In rare cases the flotsam may even be massive and durable enough to support growing plants. A biogeographer named Elwood Zimmerman has collected testimony about 'floating islands' of vegetation washed out to sea and adrift in the blue wilderness between Sulawesi (Wallace knew it as Celebes) and Borneo. 'These mats of vegetation were lush and green, and palm trees of 20 to 30 feet high stood erect on floating masses. A survey of these rafts probably would reveal that numerous plants and animals were riding them.' Wallace himself, in Island Life, reported sightings of floating islands among the Moluccas. He added that, in the Philippines,
similar rafts with trees growing on them have been seen after
hurricanes; and it is easy to understand how, if the sea
were tolerably calm, such a raft might be carried along by a
current, aided by the wind acting on the trees, till after a
passage of several weeks it might arrive safely on the shores
of some land hundreds of miles away from its starting
point. Such small animals as squirrels and field-mice might
have been carried away on the trees which formed part of
such a raft, and might thus colonise a new island; though,
as it would require a pair of the same species to be thus
conveyed at the same time, such accidents would not doubt
be rare.
Occasionally there is even eyewitness evidence of animal transport. Wallace went on to mention the case of a large boa constrictor that rafted its way to the island of Saint Vincent in the West Indies, almost two hundred miles off the South American coast. The snake arrived 'twisted round the trunk of a cedar tree, and was so little injured by its voyage that it captured some sheep before it was killed'--an instance of successful dispersal followed by failed establishment.

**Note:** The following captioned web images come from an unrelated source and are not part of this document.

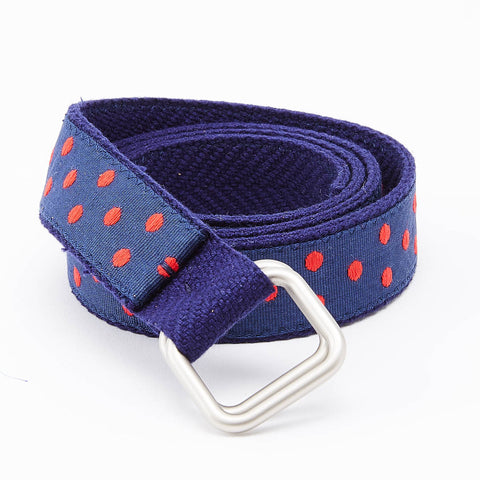 Red & Blue Polka Dot Belt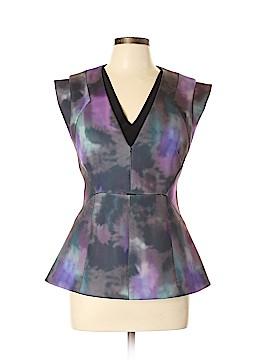 Rebecca Taylor Short Sleeve Blouse Size 12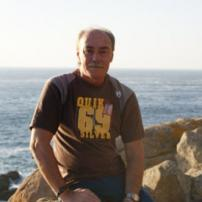 Juan Manuel Fraga Horjales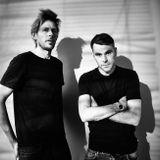 Groove Armada - Tribute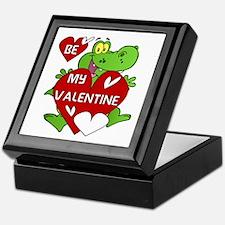 Crocodile Be My Valentine Keepsake Box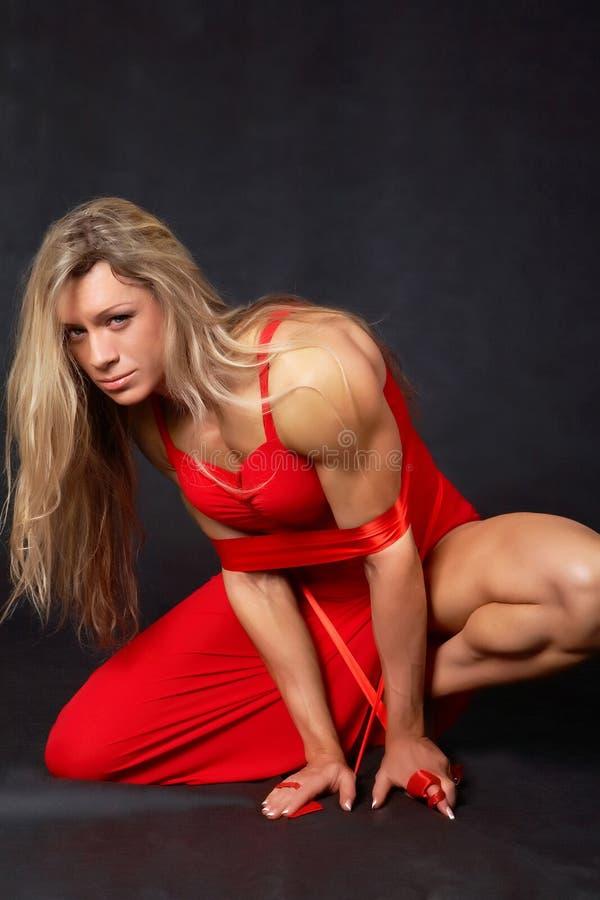 dzika kobieta fotografia stock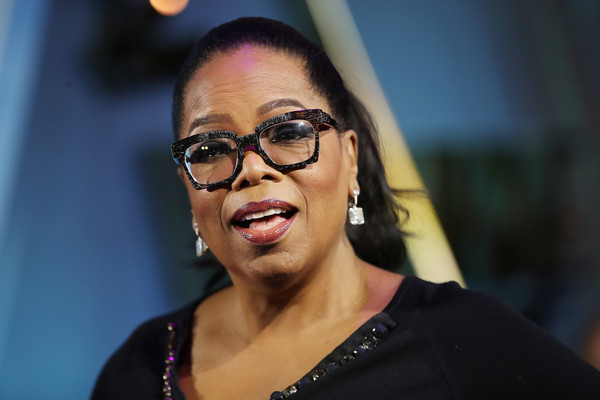 "Oprah Winfrey attends the European premiere of Disney's ""A Wrinkle In Time"" at BFI IMAX on March 13, 2018 in London, England."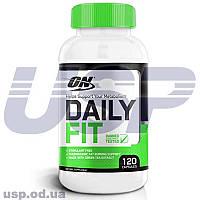 Optimum Nutrition Daily Fit жиросжигатель для похудения для снижения веса спортивное питание оптимум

And sometimes the natural flotsam might even be mineral, not vegetable--which brings us back to Krakatau. Among the various types of geological debris ejected during the explosions was pumice, a lightweight and sponge-structured volcanic glass. In its frothier form, pumice will float, and rafts of the stuff littered southern seas for as long as two years after the Krakatau eruption. Some of those pumice rafts drifted together into jams, clogging inlets on the coast of Sumatra; some washed ashore in South Africa, five thousand miles to the west; some floated eastward beyond Guam. One traveler described the concentration of floating pumice offshore from Java, with individual lumps clustered together over acres of ocean, each lump as big as a sack of coal. Another man, a ship's captain named Charles Reeves who encountered pumice on the Indian Ocean, lowered a boat for a closer look. 'It was curious and interesting to note how it had bee utilized by animals and low types of life as habitations and breeding places,' he reported. 'There were creeping thing innumerable on each piece.' Although Reeves confessed himself insufficiently learned to list them all by name, he did notice crabs and barnacles, and he saw small fish gathered underneath for feeding. Obviously the crabs, barnacles, and other 'low types of life' had climbed aboard after these lumps of ballistic pumice achieved splashdown; seeds, eggs, and adults of various terrestrial creatures had no doubt gotten onto them too, carried short distances by wind or wing or else picked up when the rafts made passing contact with a shoreline. A modern study of the Krakatau event suggests that similar eruptions over the centuries, tossing out huge quantities of floating pumice, have been important factors in the dispersal of species.
A more obvious mode of dispersal is long-distance flying. But even this isn't so straightforward as it might seem. Many species of bird and insect are reluctant to cross even modest stretches of sea. They will fly anywhere in a forest, but they won't commit themselves offshore. In the Solomon archipelago east of New Guinea, for instance, three species and several subspecies of white-eye (the genus is Zosterops) remain isolated from one another on closely neighboring islands. Likewise on Salawati and Batanta, two small islands off the western tip of New Guinea--they stand less than two miles apart, but the gap seems to have been wide enough to forestall the dispersal of seventeen bird species from one to the other. The gap between mainland New Guinea and the large island of New Britain is somewhat wider, forty-five miles. That has been distance enough to keep about 180 species of New Guinea birds from colonizing New Britain. And there's the case of Bali and Lombok, where Wallace noticed that some bird species had made the short crossing while many others had not.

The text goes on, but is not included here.